Quand j'ai ouvert la porte du van pour respirer, l'air brûlant m'est monté au visage. Puis j'ai regardé la tente, plus petite et plus discrète, posée sur son point légèrement surélevé. Comme rédactrice web indépendante spécialisée en tourisme et séjour en camping, à raison de 25 articles par an, je vois vite si l'espace compte autant que le matelas. Cette impression-là a pesé plus que la promesse du van rangé au cordeau.

J'ai ensuite reculé d'un pas et j'ai déplacé deux sardines pour que la toile ne touche plus la doublure. J'ai aussi entrouvert le double-toit un peu plus haut, parce que la circulation d'air change tout quand la nuit se rafraîchit. Là, j'ai été convaincue que la tente me laissait plus de marge que le van, à condition de prendre cinq minutes pour la tendre correctement. Le lendemain, j'ai gardé cette marge en tête au lieu de courir après le gain de place.
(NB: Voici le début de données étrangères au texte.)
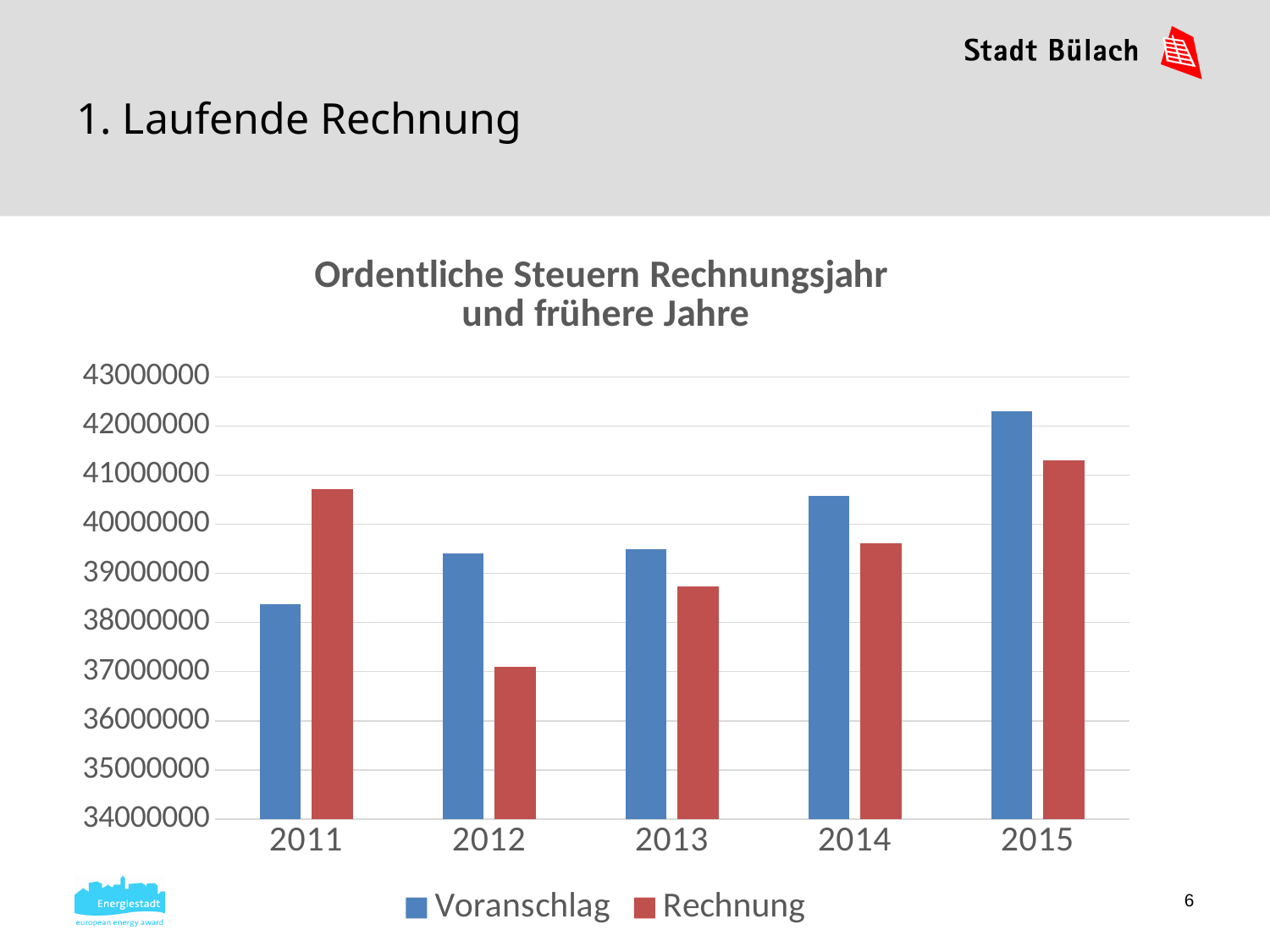
In 2011, which is larger, Voranschlag or Rechnung? Rechnung Which year has the lowest Voranschlag value? 2011 What kind of chart is shown on the slide? bar chart Which year has the highest Rechnung value? 2015 What is the title of the chart? Ordentliche Steuern Rechnungsjahr und frühere Jahre Does the Voranschlag series rise or fall from 2011 to 2015? rise Which year has the lowest Rechnung value? 2012 How many years are shown on the x axis? 5 Is the Voranschlag value for 2015 greater or less than 42000000? greater How many series does the legend list? 2 In 2012, which is larger, Voranschlag or Rechnung? Voranschlag Which year has the highest Voranschlag value? 2015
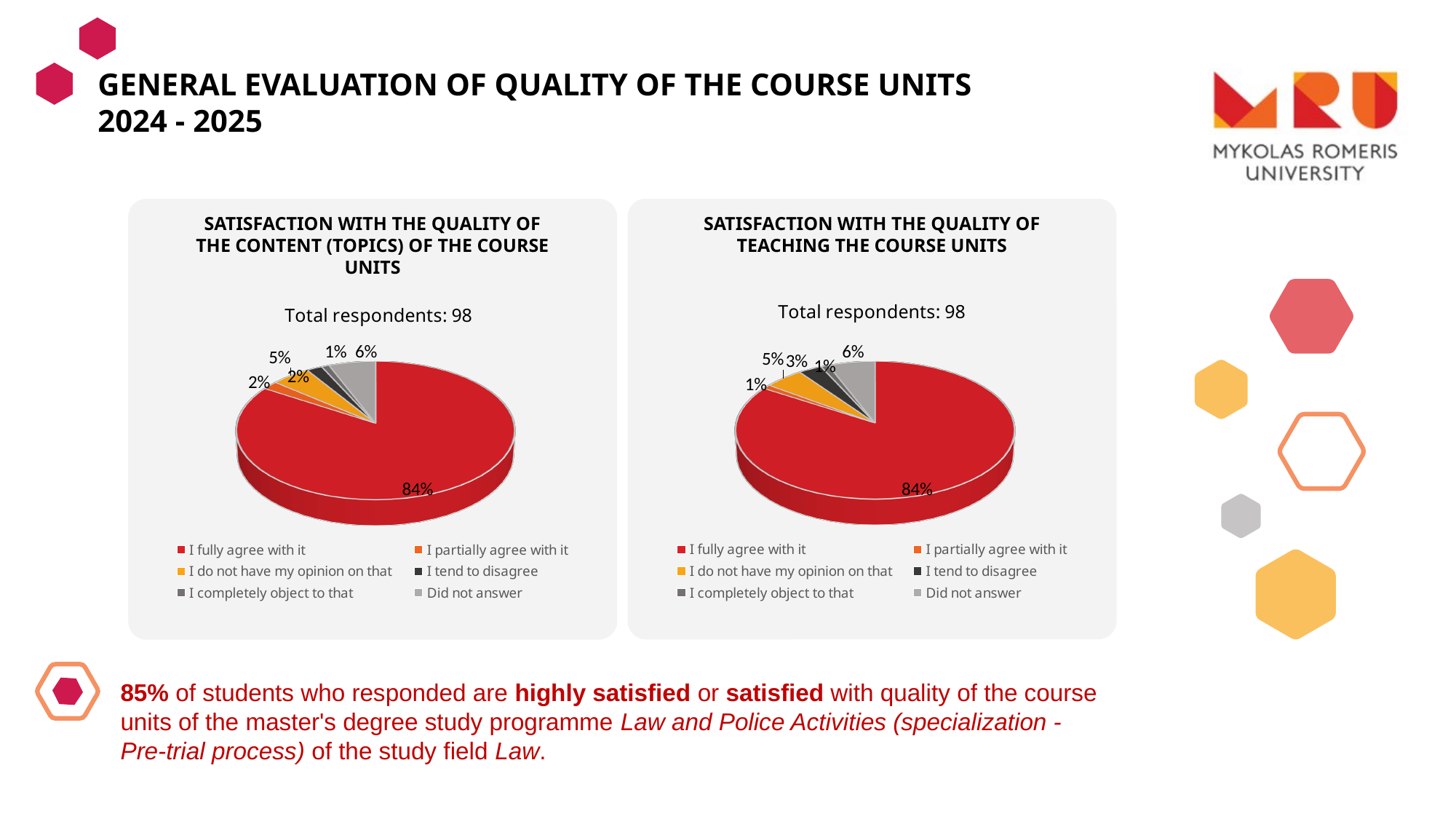
How many response categories does the legend of the 'Satisfaction with the quality of teaching the course units' chart list? 6 In the 'Satisfaction with the quality of the content (topics) of the course units' chart, what share of respondents chose 'I fully agree with it'? 84% What kind of chart is used in the 'Satisfaction with the quality of the content (topics) of the course units' panel? Pie chart In the 'Satisfaction with the quality of the content (topics) of the course units' chart, what percentage is shown for 'Did not answer'? 6% In the 'Satisfaction with the quality of teaching the course units' chart, what percentage is shown for 'I tend to disagree'? 3% In the 'Satisfaction with the quality of teaching the course units' chart, which is larger: 'Did not answer' or 'I tend to disagree'? Did not answer How many total respondents are reported for the 'Satisfaction with the quality of teaching the course units' chart? 98 In the 'Satisfaction with the quality of teaching the course units' chart, what share of respondents chose 'I fully agree with it'? 84% What colour is the 'I fully agree with it' slice in both pie charts? Red In the 'Satisfaction with the quality of teaching the course units' chart, what percentage is shown for 'I do not have my opinion on that'? 5% In the 'Satisfaction with the quality of the content (topics) of the course units' chart, which response category has the largest slice? I fully agree with it In the 'Satisfaction with the quality of the content (topics) of the course units' chart, how many percentage points larger is 'I fully agree with it' than 'Did not answer'? 78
Ce que je retiens de cette nuit et ce que j’aurais aimé savoir avant

Au matin, je suis rentrée dans la tente avec les doigts encore froids, et la toile collait légèrement à ma main. Les fines gouttes sur le double-toit me rappelaient ce que je déteste dans les nuits d'août, ce passage silencieux entre sec et humide. Malgré ça, j'ai aimé les petits bruits, le tissu qui bougeait, et le fait que tout tienne avec trois gestes simples. Cette simplicité m'a calmée plus vite que je ne l'aurais cru.

Sur le moment, j'ai pensé que le van garderait l'avantage pour le confort, mais j'ai fini par lâcher l'affaire. À Druyes-les-Belles-Fontaines, la tente m'a paru plus respirable, et mon emplacement à 47 euros restait cohérent pour une nuit sans luxe. Comme rédactrice web indépendante spécialisée en tourisme et séjour en camping, je vois vite quand une installation me demande plus d'énergie qu'elle ne m'en rend. Le contraste m'a paru plus honnête que tous les petits arguments que je me racontais au départ.

Ce que je referais, c'est arriver avant la nuit, choisir un emplacement un peu plus haut et garder un maillet dans le sac. Ce que je ne referais pas, c'est me croire tranquille avec des sardines légères. La terre sèche les plie trop vite, et je n'aime pas perdre dix minutes à réajuster. Pour cette partie-là, je laisse le bricolage avancé à un pro du matériel, pas à moi.

Je garde aussi le fil de l'Office de tourisme de l’Yonne, parce que leurs repères m'aident à relier un terrain à son environnement, sans me raconter d'histoires. Mes années de terrain m’ont déjà confortée sur un point simple, la ventilation et le choix du sol changent le confort au réveil. Pour quelqu'un qui accepte de monter sa toile en 20 minutes et de dormir plus près de la terre, cette nuit-là a eu du sens. Je sais aussi que je ne parle pas de réparation technique poussée, parce que ce terrain-là n'est pas le mien.

Je ne sais pas si chaque soirée d'août tourne pareil, mais la mienne m'a laissé une préférence nette. Seule, sans enfants, je sais maintenant que je supporte mieux une toile bien tendue qu'un van garé de travers. Je suis repartie avec l'odeur de rosée dans le sac, et je me suis sentie plus légère à Druyes-les-Belles-Fontaines qu'au départ. Ce détour m'a laissé une chose simple, le van reste pratique, mais la tente me parle mieux quand le terrain est serré.